PROVIDED DATA:

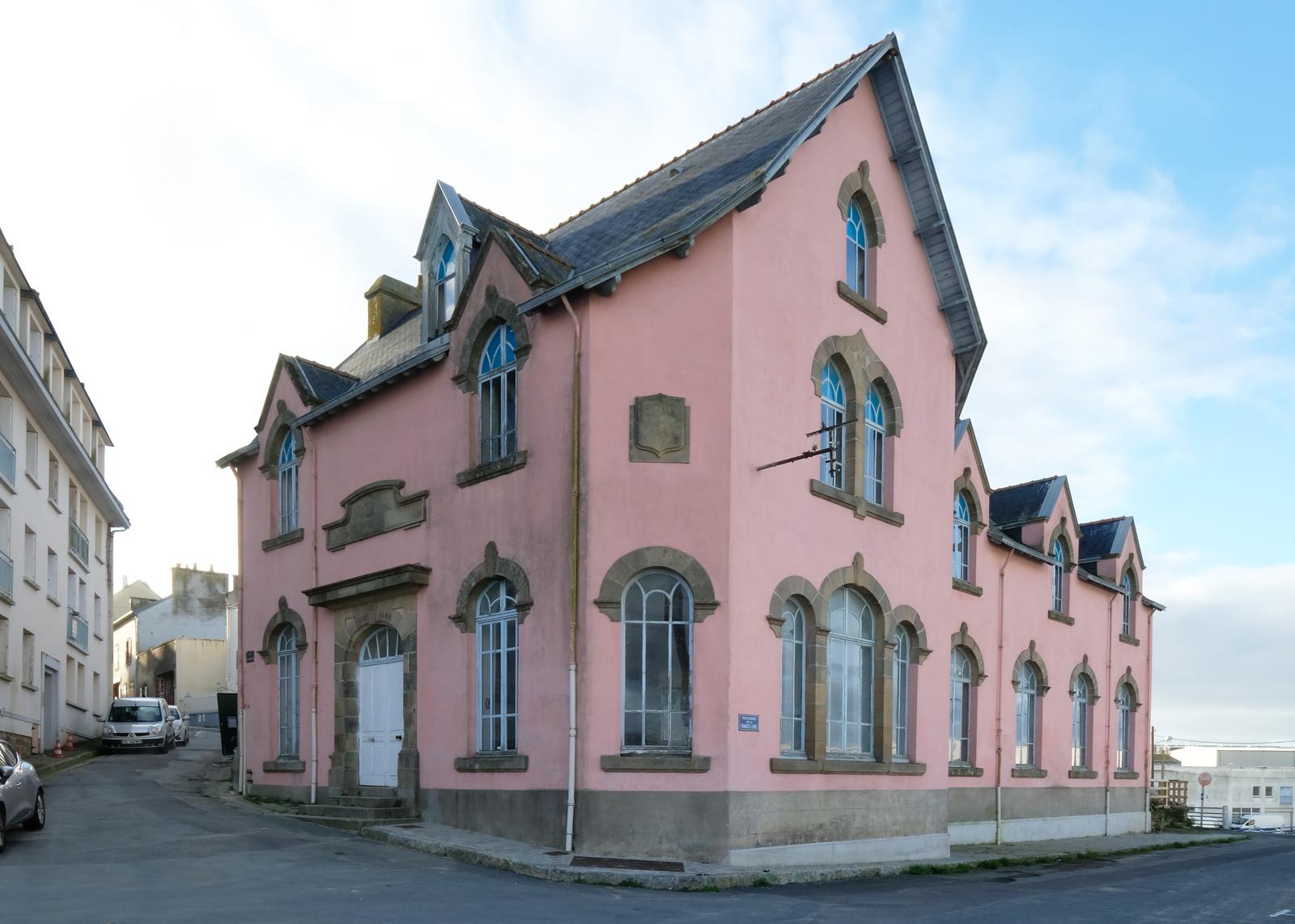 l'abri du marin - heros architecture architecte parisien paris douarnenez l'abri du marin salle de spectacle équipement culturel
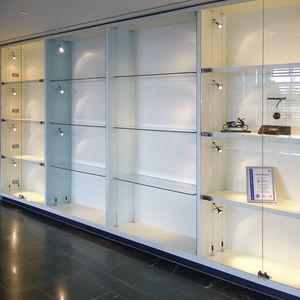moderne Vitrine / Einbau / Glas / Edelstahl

* * *

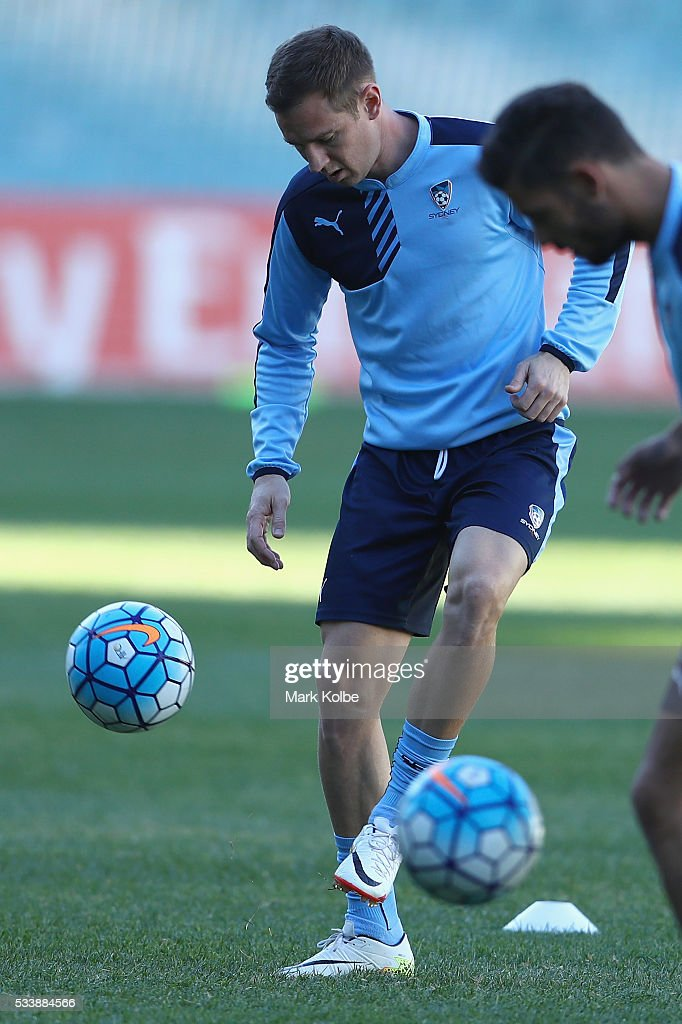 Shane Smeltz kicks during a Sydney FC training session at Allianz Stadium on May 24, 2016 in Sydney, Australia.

GOAL OF THE EXERCISE: How would the lines above read from the one with "l'abri du marin - heros" to the one with "moderne Vitrine / Einbau / Glas / Edelstahl", inclusive, with no pictures? Write them out exactly.

ANSWER BELOW:
 l'abri du marin - heros architecture architecte parisien paris douarnenez l'abri du marin salle de spectacle équipement culturel
moderne Vitrine / Einbau / Glas / Edelstahl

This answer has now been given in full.